What you will do: Copy out each of the following rows word for word, leaving out the pictures.

Input records:
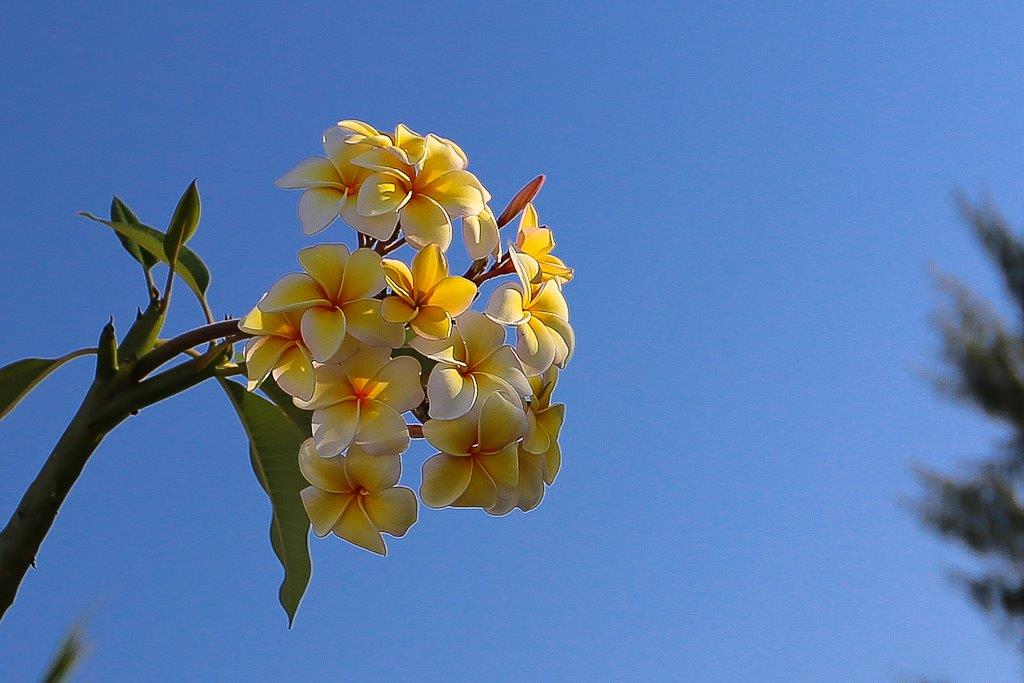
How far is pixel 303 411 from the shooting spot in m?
0.62

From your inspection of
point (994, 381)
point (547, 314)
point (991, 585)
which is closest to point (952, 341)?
point (994, 381)

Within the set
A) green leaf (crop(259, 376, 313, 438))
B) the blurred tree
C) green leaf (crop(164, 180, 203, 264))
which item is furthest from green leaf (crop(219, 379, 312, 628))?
the blurred tree

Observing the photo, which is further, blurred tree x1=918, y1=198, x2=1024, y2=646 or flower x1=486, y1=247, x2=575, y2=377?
blurred tree x1=918, y1=198, x2=1024, y2=646

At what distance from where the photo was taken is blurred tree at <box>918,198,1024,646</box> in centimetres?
646

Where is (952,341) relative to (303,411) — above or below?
above

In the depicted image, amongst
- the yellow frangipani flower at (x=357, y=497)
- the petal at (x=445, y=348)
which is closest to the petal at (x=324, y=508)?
the yellow frangipani flower at (x=357, y=497)

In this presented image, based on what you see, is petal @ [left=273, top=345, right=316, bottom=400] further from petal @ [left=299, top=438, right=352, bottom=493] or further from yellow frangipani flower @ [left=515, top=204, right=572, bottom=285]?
yellow frangipani flower @ [left=515, top=204, right=572, bottom=285]

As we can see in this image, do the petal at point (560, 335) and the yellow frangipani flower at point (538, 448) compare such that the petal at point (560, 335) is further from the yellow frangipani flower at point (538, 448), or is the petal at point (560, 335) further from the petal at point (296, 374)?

Answer:
How far is pixel 303 411 from the shooting spot in m?
0.62

From your inspection of
point (994, 381)
point (547, 314)
point (991, 585)
which is closest to point (952, 341)?
point (994, 381)

Within the set
A) green leaf (crop(259, 376, 313, 438))
B) the blurred tree
C) green leaf (crop(164, 180, 203, 264))
which item is furthest from green leaf (crop(219, 379, 312, 628))?
the blurred tree

Observing the photo, which is further, blurred tree x1=918, y1=198, x2=1024, y2=646 or flower x1=486, y1=247, x2=575, y2=377?
blurred tree x1=918, y1=198, x2=1024, y2=646

At what distance from where the photo was taken is blurred tree at <box>918,198,1024,646</box> in centimetres?
646

Where is (952,341) relative to (303,411) — above or below?
above

In the depicted image, amongst
- the yellow frangipani flower at (x=357, y=497)
- the petal at (x=445, y=348)
which is closest to the petal at (x=324, y=508)?
the yellow frangipani flower at (x=357, y=497)

In this presented image, based on what you see, is petal @ [left=273, top=345, right=316, bottom=400] further from petal @ [left=299, top=438, right=352, bottom=493] or further from yellow frangipani flower @ [left=515, top=204, right=572, bottom=285]?
yellow frangipani flower @ [left=515, top=204, right=572, bottom=285]

As we can see in this image, do the petal at point (560, 335) and the yellow frangipani flower at point (538, 448) compare such that the petal at point (560, 335) is further from the yellow frangipani flower at point (538, 448), or is the petal at point (560, 335) further from the petal at point (296, 374)?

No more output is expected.